As of March 28, 2009, Qimonda owed AMTC approximately $20 million in connection with its committed
capacity allocations. However, as a result of the commencement of insolvency proceedings, these amounts are
considered insolvency claims and will be handled along with the claims of Qimonda’s other creditors. Because
the Company believes that AMTC is unlikely to recover amounts due from Qimonda during the insolvency
proceedings, the Company recorded a charge of $10 million, or 50 percent of the total receivable, in the first
quarter of 2009. As of December 26, 2009, this receivable was still outstanding.
Warranties and Indemnities
The Company generally warrants that its microprocessors, graphics processors, and chipsets sold to its
customers will conform to the Company’s approved specifications and be free from defects in material and
workmanship under normal use and service for one year, provided that, subject to certain exceptions, the
Company generally offers a three-year limited warranty to end users for microprocessor products that are
commonly referred to as “processors in a box” and for ATI Technologies ULC (ATI)-branded PC workstation
products and has offered extended limited warranties to certain customers of “tray” microprocessor products and/
or workstation graphics products who have written agreements with the Company and target their computer
systems at the commercial and/or embedded markets.
Changes in the Company’s potential liability for product warranty during the years ended December 26,
2009 and December 27, 2008 are as follows:
Year Ended
December 26,
2009
December 27,
2008
(In millions)
Balance, beginning of year ............................ $19 $15
New warranties issued during the year ................... 31 35
Settlements during the year ............................ (30) (15)
Changes in liability for pre-existing warranties during the
year, including expirations ........................... (1) (16)
Balance, end of year .................................. $19 $19
In addition to product warranties, the Company, from time to time in its normal course of business,
indemnifies other parties, with whom it enters into contractual relationships, including customers, lessors and
parties to other transactions with the Company, with respect to certain matters.
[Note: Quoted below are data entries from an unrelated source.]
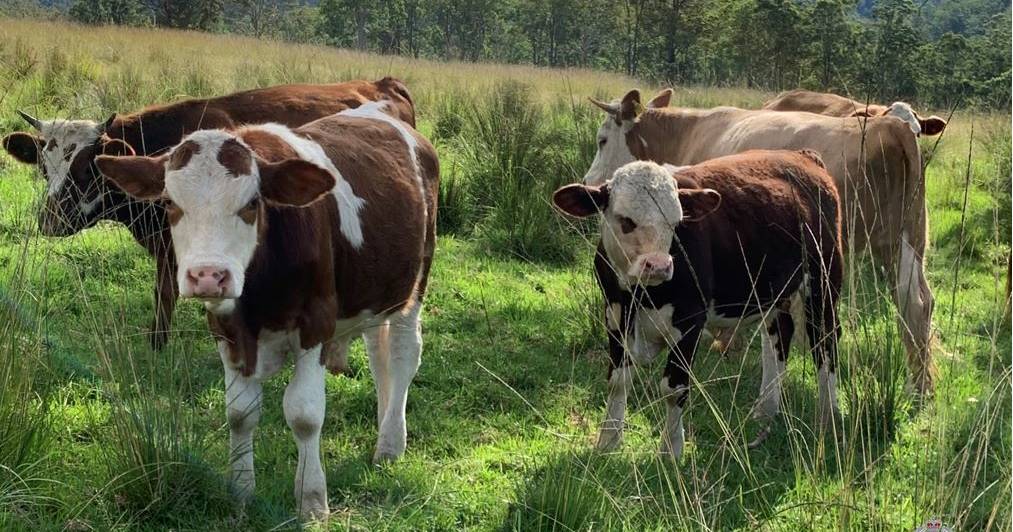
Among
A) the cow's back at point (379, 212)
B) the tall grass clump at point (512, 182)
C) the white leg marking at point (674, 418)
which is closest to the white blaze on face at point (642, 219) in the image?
the white leg marking at point (674, 418)

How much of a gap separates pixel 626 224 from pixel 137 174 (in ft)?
7.29

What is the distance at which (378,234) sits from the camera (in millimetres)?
4508

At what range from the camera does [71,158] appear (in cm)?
599

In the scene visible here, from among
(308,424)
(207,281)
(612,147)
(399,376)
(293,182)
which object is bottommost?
(399,376)

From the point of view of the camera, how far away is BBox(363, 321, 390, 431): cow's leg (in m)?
5.14

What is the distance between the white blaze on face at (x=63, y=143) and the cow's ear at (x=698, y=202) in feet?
12.2

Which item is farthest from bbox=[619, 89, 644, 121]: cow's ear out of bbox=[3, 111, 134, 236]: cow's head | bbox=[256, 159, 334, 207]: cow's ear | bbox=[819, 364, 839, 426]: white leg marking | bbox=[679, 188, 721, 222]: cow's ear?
bbox=[256, 159, 334, 207]: cow's ear

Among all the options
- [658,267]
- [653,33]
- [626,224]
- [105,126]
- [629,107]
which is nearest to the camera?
[658,267]

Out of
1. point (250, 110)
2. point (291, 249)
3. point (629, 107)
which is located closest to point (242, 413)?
point (291, 249)

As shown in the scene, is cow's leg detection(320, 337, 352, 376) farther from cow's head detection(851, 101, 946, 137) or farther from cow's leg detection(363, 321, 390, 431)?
cow's head detection(851, 101, 946, 137)

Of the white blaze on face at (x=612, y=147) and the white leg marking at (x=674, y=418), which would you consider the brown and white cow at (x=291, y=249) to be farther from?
the white blaze on face at (x=612, y=147)

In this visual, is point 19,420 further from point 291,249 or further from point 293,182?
point 293,182

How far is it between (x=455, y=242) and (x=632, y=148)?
200cm

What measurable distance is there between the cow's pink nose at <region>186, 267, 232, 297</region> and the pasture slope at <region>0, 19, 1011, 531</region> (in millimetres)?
449
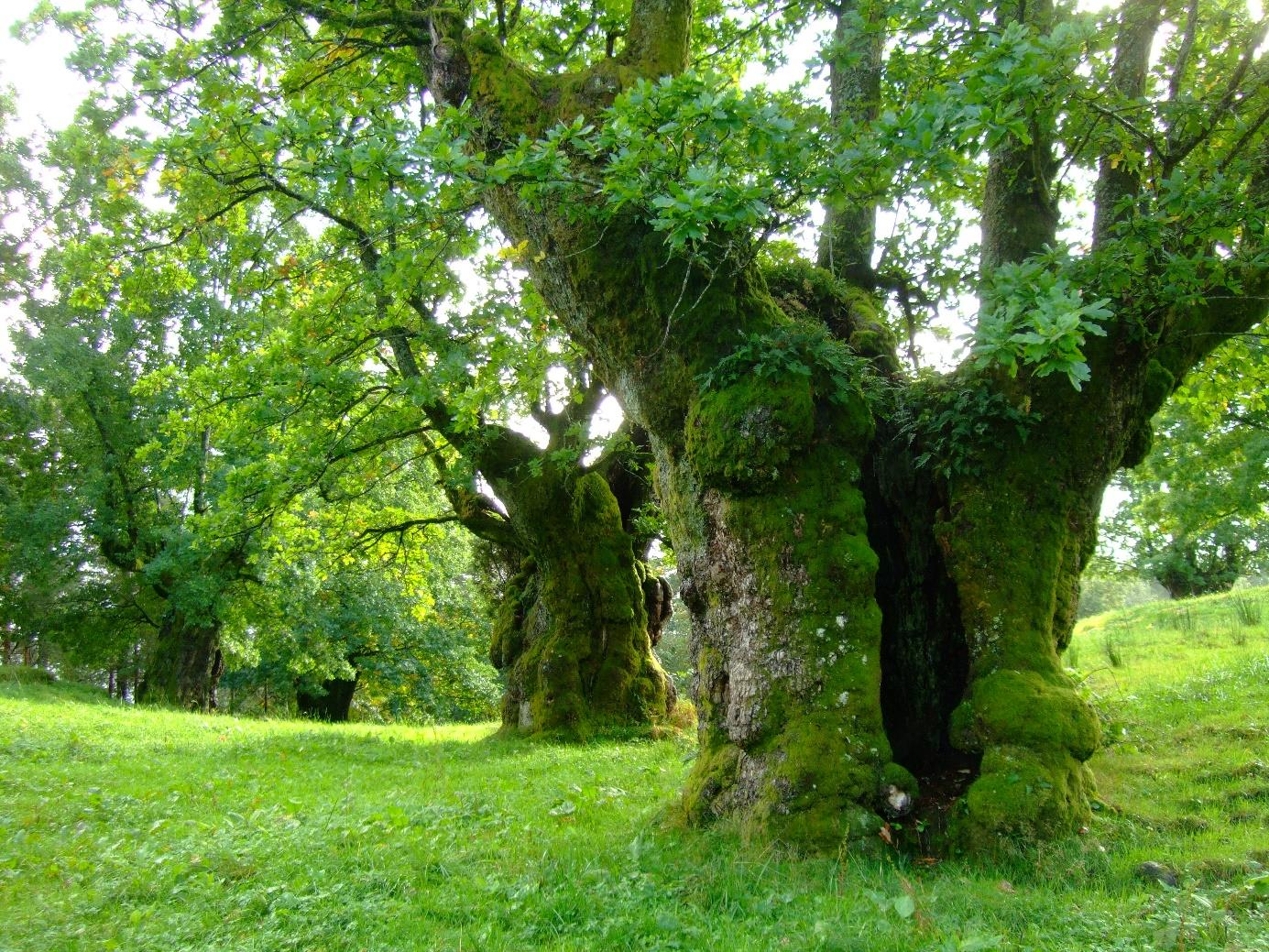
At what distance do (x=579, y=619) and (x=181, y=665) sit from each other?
1424 cm

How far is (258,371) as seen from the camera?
34.1 feet

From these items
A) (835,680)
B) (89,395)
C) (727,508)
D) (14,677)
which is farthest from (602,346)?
(14,677)

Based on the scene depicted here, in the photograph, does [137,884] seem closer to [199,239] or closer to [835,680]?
[835,680]

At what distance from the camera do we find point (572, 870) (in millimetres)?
4719

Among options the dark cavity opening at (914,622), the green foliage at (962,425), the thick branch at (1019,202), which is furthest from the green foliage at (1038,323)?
the thick branch at (1019,202)

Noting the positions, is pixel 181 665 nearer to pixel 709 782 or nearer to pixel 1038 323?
pixel 709 782

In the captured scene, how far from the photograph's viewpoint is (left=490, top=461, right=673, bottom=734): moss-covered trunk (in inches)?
484

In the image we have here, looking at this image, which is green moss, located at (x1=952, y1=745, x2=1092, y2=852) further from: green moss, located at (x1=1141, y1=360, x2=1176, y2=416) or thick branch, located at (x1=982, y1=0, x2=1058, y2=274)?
thick branch, located at (x1=982, y1=0, x2=1058, y2=274)

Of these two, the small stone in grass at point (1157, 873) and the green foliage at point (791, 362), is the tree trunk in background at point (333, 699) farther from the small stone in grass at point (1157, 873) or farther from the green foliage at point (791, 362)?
the small stone in grass at point (1157, 873)

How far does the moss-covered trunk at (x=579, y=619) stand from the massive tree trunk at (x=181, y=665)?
12270 millimetres

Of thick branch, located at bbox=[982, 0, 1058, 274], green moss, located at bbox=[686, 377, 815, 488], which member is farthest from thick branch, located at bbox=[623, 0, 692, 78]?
green moss, located at bbox=[686, 377, 815, 488]

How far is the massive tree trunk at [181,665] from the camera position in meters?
20.9

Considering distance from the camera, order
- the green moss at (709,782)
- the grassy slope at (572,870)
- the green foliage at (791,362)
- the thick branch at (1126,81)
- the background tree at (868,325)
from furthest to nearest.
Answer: the thick branch at (1126,81) < the green foliage at (791,362) < the green moss at (709,782) < the background tree at (868,325) < the grassy slope at (572,870)

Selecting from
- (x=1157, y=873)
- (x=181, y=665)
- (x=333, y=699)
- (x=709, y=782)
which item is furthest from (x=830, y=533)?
(x=333, y=699)
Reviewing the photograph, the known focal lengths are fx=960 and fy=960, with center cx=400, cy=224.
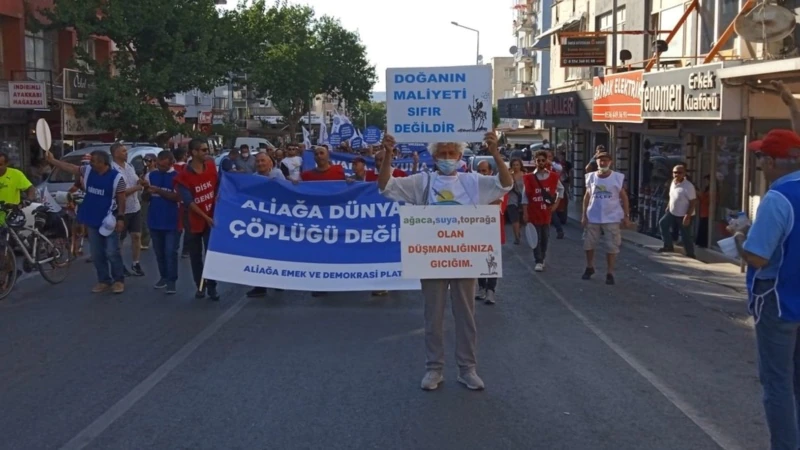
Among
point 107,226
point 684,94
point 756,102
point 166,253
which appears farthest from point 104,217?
point 684,94

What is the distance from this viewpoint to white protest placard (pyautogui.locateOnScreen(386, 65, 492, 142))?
25.8ft

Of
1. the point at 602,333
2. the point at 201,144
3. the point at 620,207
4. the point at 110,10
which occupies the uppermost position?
the point at 110,10

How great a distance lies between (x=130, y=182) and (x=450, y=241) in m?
7.16

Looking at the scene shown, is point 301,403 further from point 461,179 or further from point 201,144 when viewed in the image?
point 201,144

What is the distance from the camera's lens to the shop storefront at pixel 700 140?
16.4m

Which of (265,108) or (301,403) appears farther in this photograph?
(265,108)

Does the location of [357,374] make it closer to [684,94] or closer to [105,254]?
[105,254]

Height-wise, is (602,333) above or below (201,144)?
below

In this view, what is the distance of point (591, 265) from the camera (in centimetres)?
1385

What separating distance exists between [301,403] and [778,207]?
3.52 meters

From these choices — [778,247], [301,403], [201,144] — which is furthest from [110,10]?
[778,247]

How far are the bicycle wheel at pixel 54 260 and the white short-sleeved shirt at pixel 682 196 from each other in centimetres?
1074

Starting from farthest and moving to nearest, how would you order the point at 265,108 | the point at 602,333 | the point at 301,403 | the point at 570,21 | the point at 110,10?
the point at 265,108, the point at 570,21, the point at 110,10, the point at 602,333, the point at 301,403

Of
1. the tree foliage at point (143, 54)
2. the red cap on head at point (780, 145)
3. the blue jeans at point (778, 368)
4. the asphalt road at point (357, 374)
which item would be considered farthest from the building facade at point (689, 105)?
the tree foliage at point (143, 54)
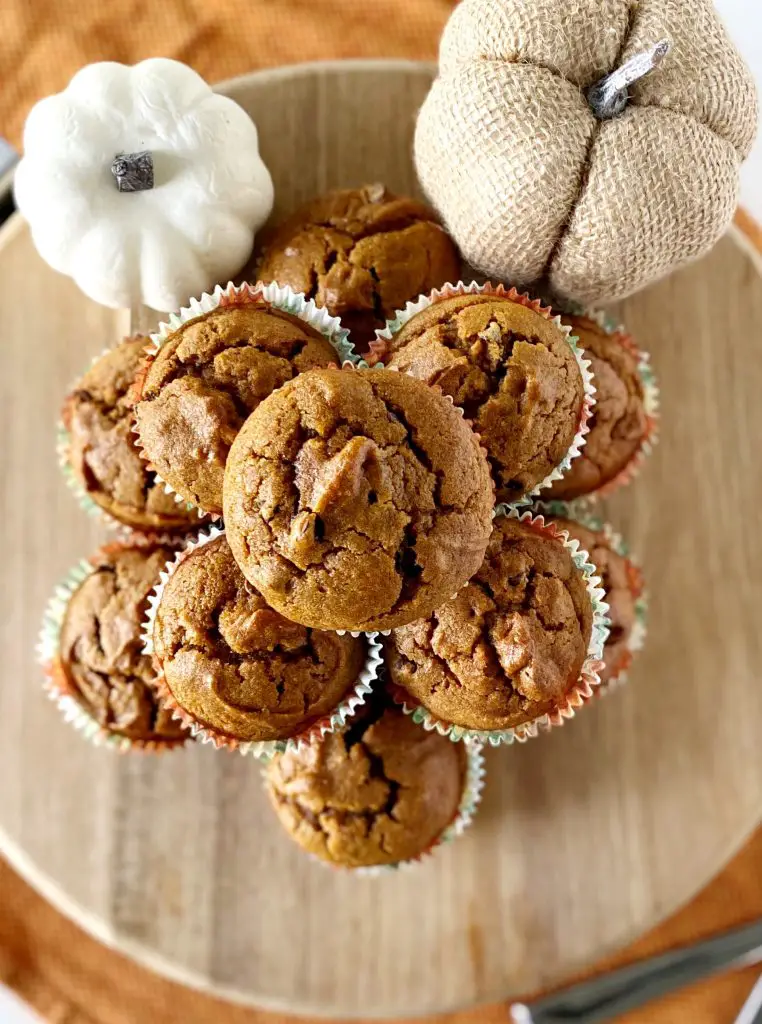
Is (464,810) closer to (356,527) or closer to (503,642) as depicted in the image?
(503,642)

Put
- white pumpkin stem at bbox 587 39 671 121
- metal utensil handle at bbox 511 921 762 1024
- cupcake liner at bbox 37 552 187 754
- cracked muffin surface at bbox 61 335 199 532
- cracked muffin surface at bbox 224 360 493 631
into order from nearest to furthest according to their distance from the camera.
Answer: cracked muffin surface at bbox 224 360 493 631
white pumpkin stem at bbox 587 39 671 121
cracked muffin surface at bbox 61 335 199 532
cupcake liner at bbox 37 552 187 754
metal utensil handle at bbox 511 921 762 1024

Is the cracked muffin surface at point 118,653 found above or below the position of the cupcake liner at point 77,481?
below

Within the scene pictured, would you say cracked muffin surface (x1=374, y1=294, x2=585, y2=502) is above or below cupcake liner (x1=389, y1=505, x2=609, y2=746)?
above

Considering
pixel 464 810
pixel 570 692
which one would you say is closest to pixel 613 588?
pixel 570 692

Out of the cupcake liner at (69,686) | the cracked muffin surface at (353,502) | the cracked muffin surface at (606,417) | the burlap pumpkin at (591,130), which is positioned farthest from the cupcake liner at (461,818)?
the burlap pumpkin at (591,130)

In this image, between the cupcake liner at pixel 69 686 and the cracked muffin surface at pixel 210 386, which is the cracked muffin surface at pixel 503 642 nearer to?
the cracked muffin surface at pixel 210 386

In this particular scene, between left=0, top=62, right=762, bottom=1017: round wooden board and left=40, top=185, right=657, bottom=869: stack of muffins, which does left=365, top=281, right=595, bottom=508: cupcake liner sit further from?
left=0, top=62, right=762, bottom=1017: round wooden board

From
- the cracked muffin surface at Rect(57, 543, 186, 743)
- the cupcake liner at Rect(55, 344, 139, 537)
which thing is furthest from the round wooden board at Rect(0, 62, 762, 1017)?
the cracked muffin surface at Rect(57, 543, 186, 743)
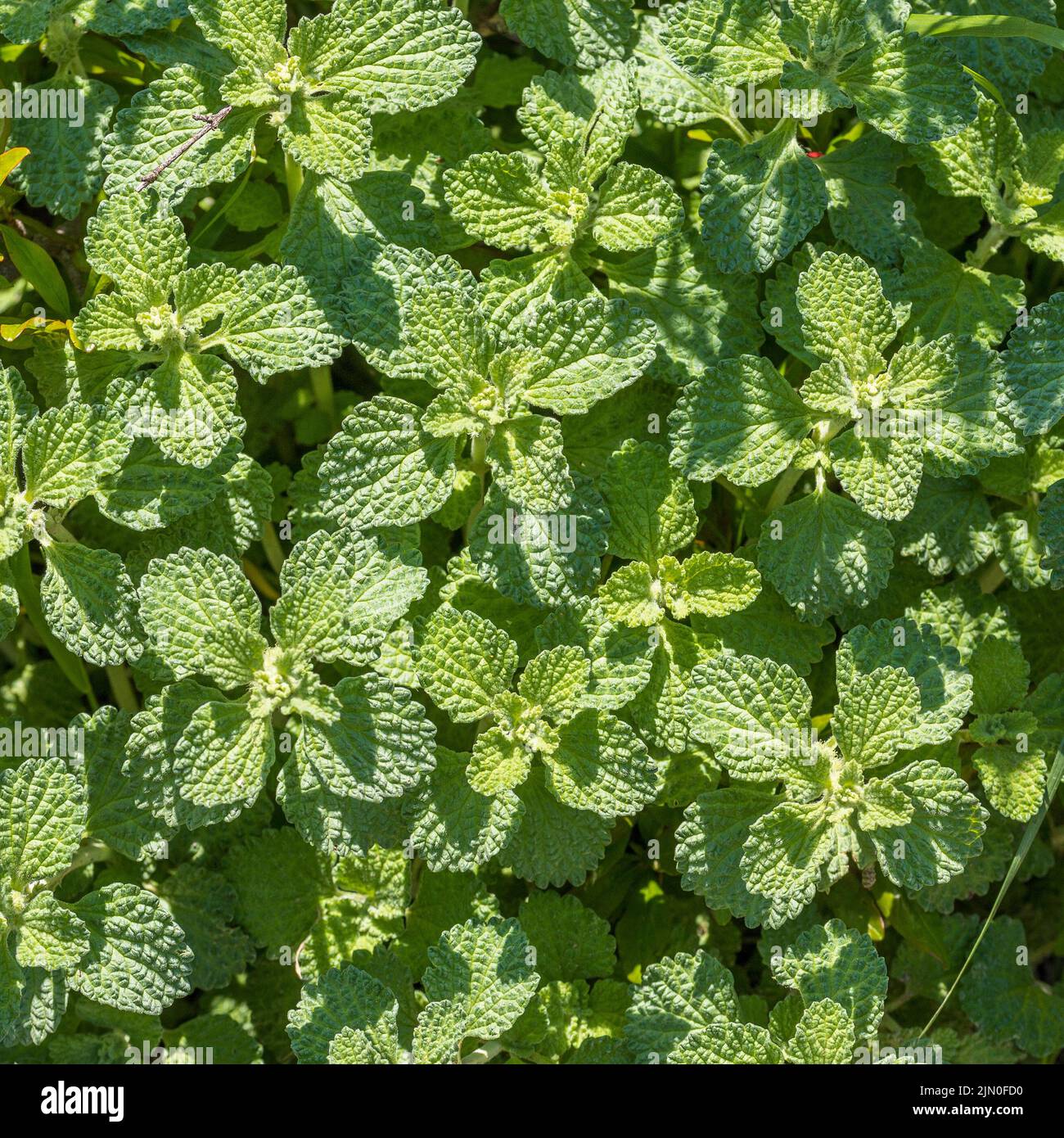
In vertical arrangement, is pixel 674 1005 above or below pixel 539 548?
below

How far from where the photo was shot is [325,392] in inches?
151

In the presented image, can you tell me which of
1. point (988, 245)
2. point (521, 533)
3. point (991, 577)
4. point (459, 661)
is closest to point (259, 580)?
point (459, 661)

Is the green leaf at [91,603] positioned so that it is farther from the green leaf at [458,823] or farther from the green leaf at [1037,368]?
the green leaf at [1037,368]

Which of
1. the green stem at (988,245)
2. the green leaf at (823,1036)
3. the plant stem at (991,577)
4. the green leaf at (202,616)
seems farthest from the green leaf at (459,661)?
the green stem at (988,245)

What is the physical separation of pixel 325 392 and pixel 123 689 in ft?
3.67

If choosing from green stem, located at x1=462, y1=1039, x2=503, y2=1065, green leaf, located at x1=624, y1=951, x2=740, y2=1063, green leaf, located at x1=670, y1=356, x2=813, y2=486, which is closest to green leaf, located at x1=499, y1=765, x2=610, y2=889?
green leaf, located at x1=624, y1=951, x2=740, y2=1063

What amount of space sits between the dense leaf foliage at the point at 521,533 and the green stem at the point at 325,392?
1.32ft

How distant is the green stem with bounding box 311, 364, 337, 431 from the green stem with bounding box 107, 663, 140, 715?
1.00 metres

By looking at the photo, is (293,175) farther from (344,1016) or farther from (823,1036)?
(823,1036)

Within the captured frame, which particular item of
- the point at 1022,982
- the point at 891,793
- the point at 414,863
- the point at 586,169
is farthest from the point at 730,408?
the point at 1022,982

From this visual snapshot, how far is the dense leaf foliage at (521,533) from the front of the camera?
3.10 m

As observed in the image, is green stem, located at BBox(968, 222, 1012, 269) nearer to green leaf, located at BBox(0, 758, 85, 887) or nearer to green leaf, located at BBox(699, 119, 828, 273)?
green leaf, located at BBox(699, 119, 828, 273)

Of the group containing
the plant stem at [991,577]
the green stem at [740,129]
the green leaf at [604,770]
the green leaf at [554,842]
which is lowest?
the green leaf at [554,842]

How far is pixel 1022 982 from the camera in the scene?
377cm
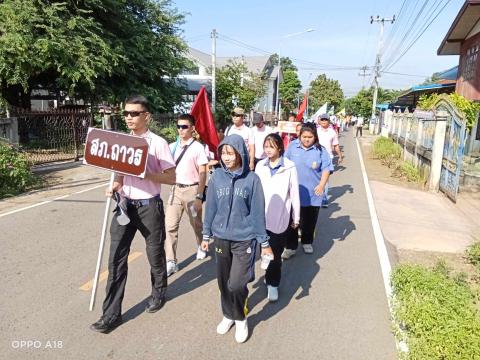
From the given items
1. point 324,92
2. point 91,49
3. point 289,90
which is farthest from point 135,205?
point 324,92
The Company has agreed to hold
the other party harmless against specified losses, such as those arising from a breach of representations or
covenants, third-party claims that the Company’s products when used for their intended purpose(s) infringe the
intellectual property rights of a third party or other claims made against certain parties. It is not possible to
determine the maximum potential amount of liability under these indemnification obligations due to the limited
history of indemnification claims and the unique facts and circumstances that are likely to be involved in each
particular claim and indemnification provision. Historically, payments made by the Company under these
obligations have not been material.
NOTE 18: Restructuring
In the second and fourth quarters of 2008, the Company initiated restructuring plans to reduce its cost
structure. Both plans primarily involved the termination of employees.